### REQUIREMENT 1
From the Aathma Balam article, swap "romantic thriller" for "psychological drama" and give back the part that opens with "Aathma Balam is" and closes with "Agni Sanskar (1961).".
Start of EXCERPT PROVIDED
- Theatrical release poster
- Directed by: V. Madhusudhana Rao
- Written by: Acharya Aatreya (dialogues)
- Screenplay by: V. Madhusudhana Rao
- Story by: Binoy Chatterji
- Based on: Agni Sanskar (1961)
- Produced by: V. B. Rajendra Prasad
- Starring: Akkineni Nageswara Rao Jaggayya B.Saroja Devi
- Cinematography: C. Nageswara Rao
- Edited by: Akkineni Sanjeevi
- Music by: K. V. Mahadevan
- Production company: Jagapathi Art Pictures
- Distributed by: Vani Films
- Release date: 9 January 1964;
- Running time: 167 mins
- Country: India
- Language: Telugu

= Aathma Balam =

1964 film

Aathma Balam is a 1964 Indian Telugu-language romantic thriller film directed by V. Madhusudhana Rao and produced by V. B. Rajendra Prasad. The film stars Akkineni Nageswara Rao, Jaggayya, B.Saroja Devi and music composed by K. V. Mahadevan. It is a Telugu adaptation to Agradoot's Bengali film Agni Sanskar (1961).

== Plot ==
The film begins with a tycoon, Rama Rao, committing suicide out of fury as he suspects his wife, Jagadeeswari Devi, and his son Kumar turns into a psycho after witnessing it. Jagadeeswari Devi admits Kumar into a psychiatric center but counterfeits his presence abroad. Years pass, and Kumar grows up as a peculiar loner with his father's memories. Meanwhile, Anand works as a chief engineer at Jagadeeswari Devi's factory, which she treats as her own. Anand loves Jaya, the spouse of Jagadeeswari's driver's daughter, who has sacrificed his life while guarding his employer. Besides, Mangapathi, the sly factory manager, grudges Anand as he creates obstacles for his misdeeds. Once, unfortunately, Kumar absconds from the psychiatric center when Jagadeeswari Devi requests Anand to retrieve her son. So, Anand moves in quest of Kumar and befriends him. After crossing many hurdles, he successfully brings him home.
End of EXCERPT PROVIDED
Start of EXCERPTED DATA
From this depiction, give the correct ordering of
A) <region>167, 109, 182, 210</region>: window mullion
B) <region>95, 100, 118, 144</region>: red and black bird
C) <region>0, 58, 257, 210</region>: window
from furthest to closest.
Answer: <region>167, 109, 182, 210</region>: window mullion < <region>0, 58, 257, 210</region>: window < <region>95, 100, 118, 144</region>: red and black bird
End of EXCERPTED DATA
### REQUIREMENT 2
Print every row that follows the Aathma Balam article, word for word.

### CORRECT RESULT 1
Aathma Balam is a 1964 Indian Telugu-language psychological drama film directed by V. Madhusudhana Rao and produced by V. B. Rajendra Prasad. The film stars Akkineni Nageswara Rao, Jaggayya, B.Saroja Devi and music composed by K. V. Mahadevan. It is a Telugu adaptation to Agradoot's Bengali film Agni Sanskar (1961).

### CORRECT RESULT 2
From this depiction, give the correct ordering of
A) <region>167, 109, 182, 210</region>: window mullion
B) <region>95, 100, 118, 144</region>: red and black bird
C) <region>0, 58, 257, 210</region>: window
from furthest to closest.
Answer: <region>167, 109, 182, 210</region>: window mullion < <region>0, 58, 257, 210</region>: window < <region>95, 100, 118, 144</region>: red and black bird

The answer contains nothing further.